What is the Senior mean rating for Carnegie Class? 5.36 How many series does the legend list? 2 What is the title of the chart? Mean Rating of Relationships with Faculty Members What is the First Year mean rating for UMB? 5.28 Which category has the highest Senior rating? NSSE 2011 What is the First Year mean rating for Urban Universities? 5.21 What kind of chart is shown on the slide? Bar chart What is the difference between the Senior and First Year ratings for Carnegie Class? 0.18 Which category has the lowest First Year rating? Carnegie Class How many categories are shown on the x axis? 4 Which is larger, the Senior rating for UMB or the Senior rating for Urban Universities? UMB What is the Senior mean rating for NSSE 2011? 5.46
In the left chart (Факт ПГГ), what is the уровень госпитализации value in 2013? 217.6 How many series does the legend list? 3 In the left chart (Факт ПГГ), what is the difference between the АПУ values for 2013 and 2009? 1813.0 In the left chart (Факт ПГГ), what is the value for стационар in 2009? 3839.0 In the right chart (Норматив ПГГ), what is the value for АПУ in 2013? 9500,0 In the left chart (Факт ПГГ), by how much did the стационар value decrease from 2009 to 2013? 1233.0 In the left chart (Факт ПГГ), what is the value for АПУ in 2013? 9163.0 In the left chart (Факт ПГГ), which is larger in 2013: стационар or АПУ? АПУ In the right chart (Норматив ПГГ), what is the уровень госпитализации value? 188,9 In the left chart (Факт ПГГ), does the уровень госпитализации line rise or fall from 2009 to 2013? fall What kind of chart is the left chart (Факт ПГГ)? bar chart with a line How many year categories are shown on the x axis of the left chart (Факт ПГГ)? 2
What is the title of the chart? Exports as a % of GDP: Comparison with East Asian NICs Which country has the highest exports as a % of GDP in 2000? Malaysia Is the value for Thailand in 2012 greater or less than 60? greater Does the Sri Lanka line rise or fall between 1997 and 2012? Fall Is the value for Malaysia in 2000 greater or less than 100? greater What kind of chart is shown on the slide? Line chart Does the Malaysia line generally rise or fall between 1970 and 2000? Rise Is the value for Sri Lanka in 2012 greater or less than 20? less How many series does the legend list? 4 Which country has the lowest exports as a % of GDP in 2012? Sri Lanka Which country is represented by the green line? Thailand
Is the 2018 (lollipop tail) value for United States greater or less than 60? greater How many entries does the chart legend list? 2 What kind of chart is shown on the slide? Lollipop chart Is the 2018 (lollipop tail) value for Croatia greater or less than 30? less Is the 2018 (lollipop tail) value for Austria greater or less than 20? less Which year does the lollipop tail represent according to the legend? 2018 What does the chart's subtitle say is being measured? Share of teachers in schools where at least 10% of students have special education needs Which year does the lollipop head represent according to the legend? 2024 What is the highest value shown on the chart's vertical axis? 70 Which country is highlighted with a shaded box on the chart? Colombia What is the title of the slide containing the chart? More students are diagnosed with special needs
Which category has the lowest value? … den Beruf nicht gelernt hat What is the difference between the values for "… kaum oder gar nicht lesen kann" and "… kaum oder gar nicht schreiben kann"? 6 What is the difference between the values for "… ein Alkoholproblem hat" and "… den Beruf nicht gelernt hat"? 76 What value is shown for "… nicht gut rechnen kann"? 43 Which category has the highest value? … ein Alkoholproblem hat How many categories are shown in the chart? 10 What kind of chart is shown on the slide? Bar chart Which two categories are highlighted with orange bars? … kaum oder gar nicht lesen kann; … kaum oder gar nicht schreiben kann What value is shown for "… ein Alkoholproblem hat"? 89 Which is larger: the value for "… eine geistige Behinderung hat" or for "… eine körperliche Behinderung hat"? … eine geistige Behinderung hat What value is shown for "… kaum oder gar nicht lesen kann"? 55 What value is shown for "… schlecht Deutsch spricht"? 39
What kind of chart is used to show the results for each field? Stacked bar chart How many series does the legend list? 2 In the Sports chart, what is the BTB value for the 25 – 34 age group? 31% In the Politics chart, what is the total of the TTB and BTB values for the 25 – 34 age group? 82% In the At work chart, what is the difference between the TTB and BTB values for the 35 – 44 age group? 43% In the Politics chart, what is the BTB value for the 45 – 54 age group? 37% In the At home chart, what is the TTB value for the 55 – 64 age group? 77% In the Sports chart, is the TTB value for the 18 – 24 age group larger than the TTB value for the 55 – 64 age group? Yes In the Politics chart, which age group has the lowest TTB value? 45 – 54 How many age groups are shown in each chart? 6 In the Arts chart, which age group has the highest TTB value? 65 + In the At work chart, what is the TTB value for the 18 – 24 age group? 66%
════════
__Exercise goal__
Lay out the entries as a Markdown table with the columns "Row" and "Entry", giving each line a row number. Begin at the first entry, stop after the line that contains "In the left chart (Факт ПГГ), what is the уровень", and leave out blank lines.

__Reply__
| Row | Entry |
|---|---|
| 1 | What is the Senior mean rating for Carnegie Class? 5.36 How many series does the legend list? 2 What is the title of the chart? Mean Rating of Relationships with Faculty Members What is the First Year mean rating for UMB? 5.28 Which category has the highest Senior rating? NSSE 2011 What is the First Year mean rating for Urban Universities? 5.21 What kind of chart is shown on the slide? Bar chart What is the difference between the Senior and First Year ratings for Carnegie Class? 0.18 Which category has the lowest First Year rating? Carnegie Class How many categories are shown on the x axis? 4 Which is larger, the Senior rating for UMB or the Senior rating for Urban Universities? UMB What is the Senior mean rating for NSSE 2011? 5.46 |
| 2 | In the left chart (Факт ПГГ), what is the уровень госпитализации value in 2013? 217.6 How many series does the legend list? 3 In the left chart (Факт ПГГ), what is the difference between the АПУ values for 2013 and 2009? 1813.0 In the left chart (Факт ПГГ), what is the value for стационар in 2009? 3839.0 In the right chart (Норматив ПГГ), what is the value for АПУ in 2013? 9500,0 In the left chart (Факт ПГГ), by how much did the стационар value decrease from 2009 to 2013? 1233.0 In the left chart (Факт ПГГ), what is the value for АПУ in 2013? 9163.0 In the left chart (Факт ПГГ), which is larger in 2013: стационар or АПУ? АПУ In the right chart (Норматив ПГГ), what is the уровень госпитализации value? 188,9 In the left chart (Факт ПГГ), does the уровень госпитализации line rise or fall from 2009 to 2013? fall What kind of chart is the left chart (Факт ПГГ)? bar chart with a line How many year categories are shown on the x axis of the left chart (Факт ПГГ)? 2 |